I set my sights on completing the half ironman. To put it in perspective, a half ironman (or half iron distance triathlon depending on what you call it) consists of a 1.2 mile swim followed by a 56 mile bike and a 13.1 mile run. The clock starts when you enter the water and it ends when you cross the finish line. There are no breaks, no timeouts and no halftime. If you want to stop for a breather, the clock keeps running. And if you need to take a bathroom break, you guessed it, that time is included, too.
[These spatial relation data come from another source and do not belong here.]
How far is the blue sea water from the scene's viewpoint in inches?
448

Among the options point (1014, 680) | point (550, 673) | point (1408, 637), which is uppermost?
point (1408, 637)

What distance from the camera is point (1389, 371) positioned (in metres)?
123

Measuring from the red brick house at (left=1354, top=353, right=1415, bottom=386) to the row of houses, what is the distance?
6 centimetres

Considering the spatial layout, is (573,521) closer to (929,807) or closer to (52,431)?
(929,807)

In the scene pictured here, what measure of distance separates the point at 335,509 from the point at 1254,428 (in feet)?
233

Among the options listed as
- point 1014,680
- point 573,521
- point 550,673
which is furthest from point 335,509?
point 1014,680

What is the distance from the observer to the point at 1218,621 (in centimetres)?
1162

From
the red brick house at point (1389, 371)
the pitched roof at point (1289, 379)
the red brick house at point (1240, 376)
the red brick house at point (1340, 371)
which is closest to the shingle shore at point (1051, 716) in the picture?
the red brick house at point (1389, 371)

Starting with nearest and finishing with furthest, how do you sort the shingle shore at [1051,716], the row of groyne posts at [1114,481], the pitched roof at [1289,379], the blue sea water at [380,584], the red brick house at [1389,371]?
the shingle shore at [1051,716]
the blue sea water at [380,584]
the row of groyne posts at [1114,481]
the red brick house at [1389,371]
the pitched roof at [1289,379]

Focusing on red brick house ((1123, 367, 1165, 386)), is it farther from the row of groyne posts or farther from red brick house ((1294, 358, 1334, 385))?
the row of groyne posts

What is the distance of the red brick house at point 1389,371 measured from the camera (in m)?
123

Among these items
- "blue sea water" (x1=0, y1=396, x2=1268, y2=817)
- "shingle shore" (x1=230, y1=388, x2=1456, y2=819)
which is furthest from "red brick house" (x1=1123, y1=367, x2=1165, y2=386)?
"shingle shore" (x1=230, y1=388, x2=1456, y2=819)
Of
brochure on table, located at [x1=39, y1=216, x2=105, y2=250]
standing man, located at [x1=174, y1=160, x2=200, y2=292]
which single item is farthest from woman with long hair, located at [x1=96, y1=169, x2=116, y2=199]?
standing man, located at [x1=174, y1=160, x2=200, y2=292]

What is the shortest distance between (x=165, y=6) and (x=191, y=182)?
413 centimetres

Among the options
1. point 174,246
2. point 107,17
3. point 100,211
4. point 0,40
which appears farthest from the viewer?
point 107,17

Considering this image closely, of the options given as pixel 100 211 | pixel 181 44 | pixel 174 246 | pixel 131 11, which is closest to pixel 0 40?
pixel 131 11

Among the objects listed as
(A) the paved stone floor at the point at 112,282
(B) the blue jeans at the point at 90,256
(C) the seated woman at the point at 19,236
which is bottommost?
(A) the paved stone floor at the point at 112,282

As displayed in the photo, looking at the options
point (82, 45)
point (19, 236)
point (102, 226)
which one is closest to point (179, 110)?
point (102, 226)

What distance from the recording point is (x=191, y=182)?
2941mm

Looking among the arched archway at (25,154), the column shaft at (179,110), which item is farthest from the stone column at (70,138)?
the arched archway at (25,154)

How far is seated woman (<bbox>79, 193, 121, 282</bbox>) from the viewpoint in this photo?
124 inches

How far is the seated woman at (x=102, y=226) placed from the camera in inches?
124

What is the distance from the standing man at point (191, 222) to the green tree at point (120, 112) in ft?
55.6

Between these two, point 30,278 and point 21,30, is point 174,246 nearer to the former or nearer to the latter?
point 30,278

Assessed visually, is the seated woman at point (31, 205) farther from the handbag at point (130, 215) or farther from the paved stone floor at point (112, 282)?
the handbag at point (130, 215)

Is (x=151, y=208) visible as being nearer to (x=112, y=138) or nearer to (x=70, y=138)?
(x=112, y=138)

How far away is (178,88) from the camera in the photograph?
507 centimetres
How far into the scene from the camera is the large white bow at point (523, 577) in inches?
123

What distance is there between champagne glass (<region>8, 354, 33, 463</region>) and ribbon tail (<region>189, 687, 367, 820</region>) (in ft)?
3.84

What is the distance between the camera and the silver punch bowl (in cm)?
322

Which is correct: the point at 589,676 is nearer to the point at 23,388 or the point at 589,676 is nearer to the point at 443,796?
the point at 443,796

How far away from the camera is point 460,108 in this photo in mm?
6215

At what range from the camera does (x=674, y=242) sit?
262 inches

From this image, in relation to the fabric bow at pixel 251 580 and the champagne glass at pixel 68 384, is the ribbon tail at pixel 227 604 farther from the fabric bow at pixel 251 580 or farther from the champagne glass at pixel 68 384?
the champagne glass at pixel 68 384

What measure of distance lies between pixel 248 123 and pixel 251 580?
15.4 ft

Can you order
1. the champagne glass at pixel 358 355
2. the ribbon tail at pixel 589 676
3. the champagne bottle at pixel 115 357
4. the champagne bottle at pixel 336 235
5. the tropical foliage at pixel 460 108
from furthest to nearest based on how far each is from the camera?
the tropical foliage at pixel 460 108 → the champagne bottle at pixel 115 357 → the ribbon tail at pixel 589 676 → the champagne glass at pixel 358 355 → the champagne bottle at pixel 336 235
Triathlon is a relatively new sport for the disabled and there really aren’t too many athletes who compete in all three disciplines. Many adaptive athletes compete on relay teams and swim, bike or run but few compete in all three legs. In fact, I know of only about two dozen wheelchair athletes in the world who race this distance (and longer). And to my knowledge, no man or woman with my level or injury – anywhere – had ever completed a half ironman. It sounded like a perfect challenge for a guy like me.
An interesting thing happened before the 2008 race that kept me from achieving my goal. I got sick – really sick – and missed the start. You see, in the months leading up to race day, I knew I had an illness that required antibiotics (plus rest and relaxation) but instead of knocking it out and getting healthy, I chose to put off treatment until after the race. I hardheadedly stuck to a very strict and intense training schedule, balanced a busy work schedule, pushed hard and traveled a lot. I even made the bad decision to fly to Arizona and back (on the redeye nonetheless) the week of the race when I should have been resting and tapering. Long story short, Sarah and I weren’t in Wilmington in 2008 for more than a few hours before I got so sick that the ER rolled out the red carpet. To end this chapter, let’s just say New Hanover Regional Medical Center, a race sponsor, got their money’s worth from this guy, and I wound up watching the athletes race from the wrong side of a window.
I left Wilmington in 2008 with some unfinished business.